Los primeros casos de éxito han permitido que empiece a fluir el capital. Hay fundadores que han montado compañías, han hecho capital y esos fundadores revierten parte de su dinero invirtiéndolo en nuevos proyectos. Cada vez hay más fundadores reinvirtiendo su capital en otros emprendedores. Ese capital está volviendo a fluir porque quienes más confían en el venture son precisamente los fundadores que hemos montado compañías y que decidimos reinvertir el capital en nuevas empresas. Confiamos en los founders, en cómo pueden transformar sectores y en cómo eso puede generar buenos retornos. Eso hará que haya más capital disponible, que se tome más riesgo y que se generen mejores retornos.
- ¿Hay menos dinero disponible que hace unos años?
- Hay menos capital disponible que hace cinco años, pero sigue habiendo apetito. Lo que ocurre es que muchos inversores han bloqueado bastante capital durante la última década y todavía están esperando a que se materialice porque el ciclo del venture capital es largo. Aun así, pienso que los inversores que han entrado en fondos durante los últimos tres o cuatro años van a generar retornos muy gordos.
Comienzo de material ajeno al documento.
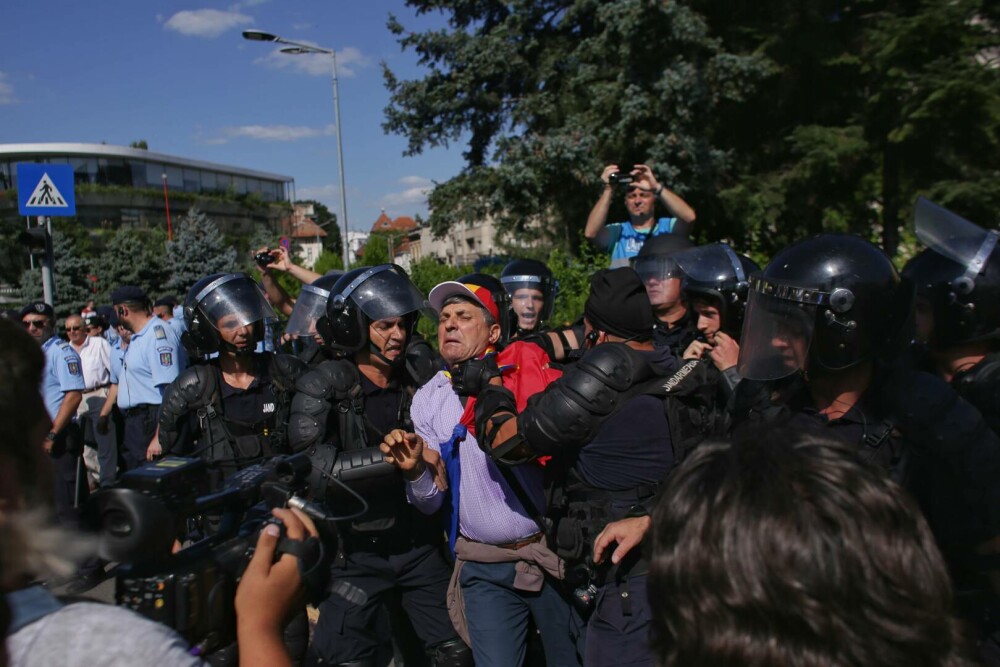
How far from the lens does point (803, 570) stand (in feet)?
3.18

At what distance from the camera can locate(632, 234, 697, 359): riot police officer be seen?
404cm

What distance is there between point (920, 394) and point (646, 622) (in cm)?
109

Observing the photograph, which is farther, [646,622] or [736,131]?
Result: [736,131]

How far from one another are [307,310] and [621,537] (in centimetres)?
386

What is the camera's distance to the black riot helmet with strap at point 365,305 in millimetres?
3654

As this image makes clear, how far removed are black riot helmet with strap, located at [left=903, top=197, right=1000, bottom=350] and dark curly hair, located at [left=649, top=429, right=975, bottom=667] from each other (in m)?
1.99

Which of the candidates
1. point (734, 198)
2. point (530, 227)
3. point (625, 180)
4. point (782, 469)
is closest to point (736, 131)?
point (734, 198)

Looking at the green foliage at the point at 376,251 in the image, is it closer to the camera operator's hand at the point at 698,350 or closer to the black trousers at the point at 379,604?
the black trousers at the point at 379,604

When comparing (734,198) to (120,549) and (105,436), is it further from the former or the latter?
(120,549)

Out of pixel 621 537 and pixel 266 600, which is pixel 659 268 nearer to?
pixel 621 537

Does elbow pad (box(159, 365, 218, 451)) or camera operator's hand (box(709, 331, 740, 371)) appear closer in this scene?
camera operator's hand (box(709, 331, 740, 371))

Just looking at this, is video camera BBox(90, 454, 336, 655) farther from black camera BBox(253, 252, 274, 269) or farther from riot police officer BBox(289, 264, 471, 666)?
black camera BBox(253, 252, 274, 269)

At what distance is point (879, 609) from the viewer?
3.18 ft

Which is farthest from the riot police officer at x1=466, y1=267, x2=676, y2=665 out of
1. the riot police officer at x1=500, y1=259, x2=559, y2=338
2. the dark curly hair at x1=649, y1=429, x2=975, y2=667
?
the riot police officer at x1=500, y1=259, x2=559, y2=338
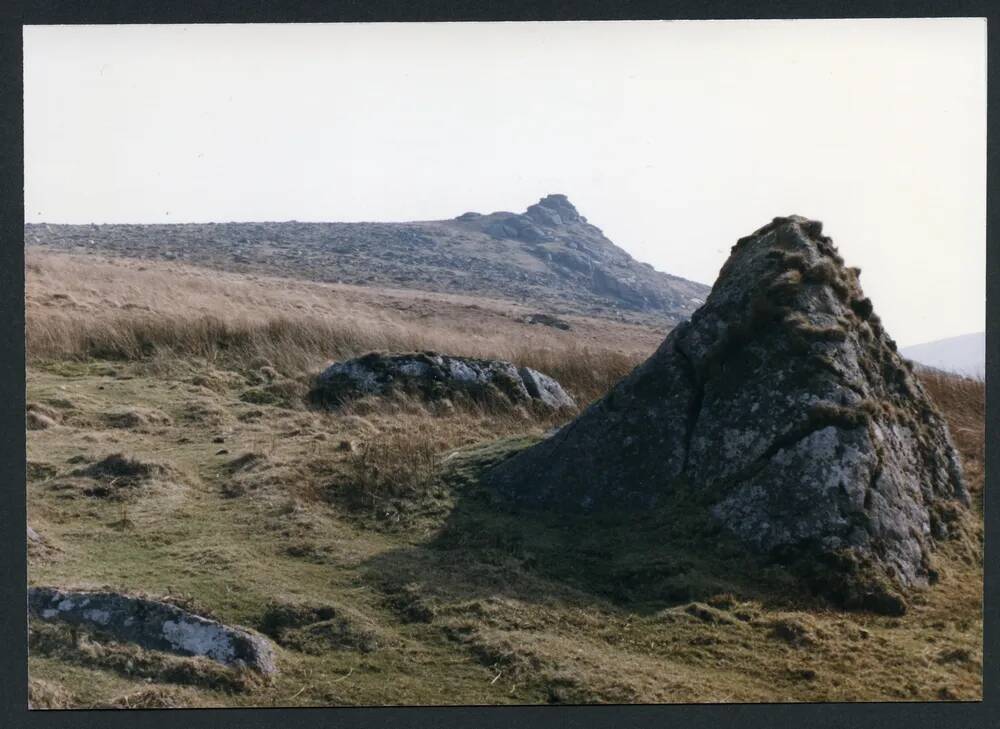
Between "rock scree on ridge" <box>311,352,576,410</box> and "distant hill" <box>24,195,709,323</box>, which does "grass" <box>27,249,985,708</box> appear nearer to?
"rock scree on ridge" <box>311,352,576,410</box>

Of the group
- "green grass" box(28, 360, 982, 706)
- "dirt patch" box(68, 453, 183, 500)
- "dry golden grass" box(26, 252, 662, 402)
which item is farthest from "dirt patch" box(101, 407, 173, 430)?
"dry golden grass" box(26, 252, 662, 402)

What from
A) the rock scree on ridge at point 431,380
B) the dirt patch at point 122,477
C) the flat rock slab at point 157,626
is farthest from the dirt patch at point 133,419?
the flat rock slab at point 157,626

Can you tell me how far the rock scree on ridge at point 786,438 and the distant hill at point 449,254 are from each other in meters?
36.9

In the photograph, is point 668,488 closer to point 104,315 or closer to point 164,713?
point 164,713

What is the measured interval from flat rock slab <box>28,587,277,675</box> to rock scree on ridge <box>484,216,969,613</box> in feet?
15.1

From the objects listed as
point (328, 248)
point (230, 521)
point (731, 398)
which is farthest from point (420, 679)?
point (328, 248)

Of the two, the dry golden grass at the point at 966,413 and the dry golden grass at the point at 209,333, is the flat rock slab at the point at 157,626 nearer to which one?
the dry golden grass at the point at 966,413

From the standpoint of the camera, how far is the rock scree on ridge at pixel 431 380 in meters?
18.1

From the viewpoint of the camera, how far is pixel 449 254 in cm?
6581

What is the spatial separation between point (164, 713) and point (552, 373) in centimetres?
1372

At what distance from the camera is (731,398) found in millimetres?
12797

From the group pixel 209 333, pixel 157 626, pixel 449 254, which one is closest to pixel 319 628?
pixel 157 626

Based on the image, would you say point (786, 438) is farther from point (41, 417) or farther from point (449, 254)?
point (449, 254)

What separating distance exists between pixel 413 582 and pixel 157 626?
2726 millimetres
También creo que el venture capital se va a consolidar como una clase de activo que genere mejores retornos que el resto de activos de la industria. Pero para eso ha hecho falta paciencia y dejar que el sector se construyese durante la última década.
- ¿Cómo ves el ecosistema emprendedor español?
- Sin duda, es el mejor momento de la historia del ecosistema emprendedor en España. A España le sobra talento y también le sobra intervención estatal en muchos sectores. El problema de España y de Europa es que nunca se ha creado un marco regulatorio que facilite y promueva realmente que se creen empresas globales. Y, aun con eso, como hay mucho talento, se siguen creando compañías. Los primeros casos de éxito han permitido que empiece a fluir el capital, aparezcan nuevas empresas y haya fundadores que, después de generar patrimonio, vuelvan a apostar por el ecosistema.
- ¿Qué ha cambiado para que ahora haya más empresas y más capital?
- Los primeros casos de éxito han permitido que empiece a fluir el capital y que aparezcan nuevas compañías. Hay fundadores que han montado empresas, han generado patrimonio y ahora reinvierten ese dinero. Eso crea una especie de círculo virtuoso que antes prácticamente no existía en España. No veo, sin embargo, en la ambición de los políticos una voluntad real de cambiar la cultura empresarial en España. Pero, como hay talento y ya hay casos de éxito, el ecosistema sigue avanzando pese a esas limitaciones.
- ¿Qué valoración haces de la Ley de Startups?
- La Ley de Startups es absoluto humo y no sirve para nada. Es propaganda política. Decir que es una chapuza incluso sería asumir que alguien tenía intención de hacer algo bien y lo hizo mal. Yo creo que aquí ni siquiera había una intención real de hacer bien algo. Llevo 16 años emprendiendo y, de esos, 13 años y medio invirtiendo en fundadores, y lo hago porque pienso que el ser humano es emprendedor por naturaleza. No creo que los políticos, en esta faceta, tengan buenos incentivos para construir ese tipo de marco.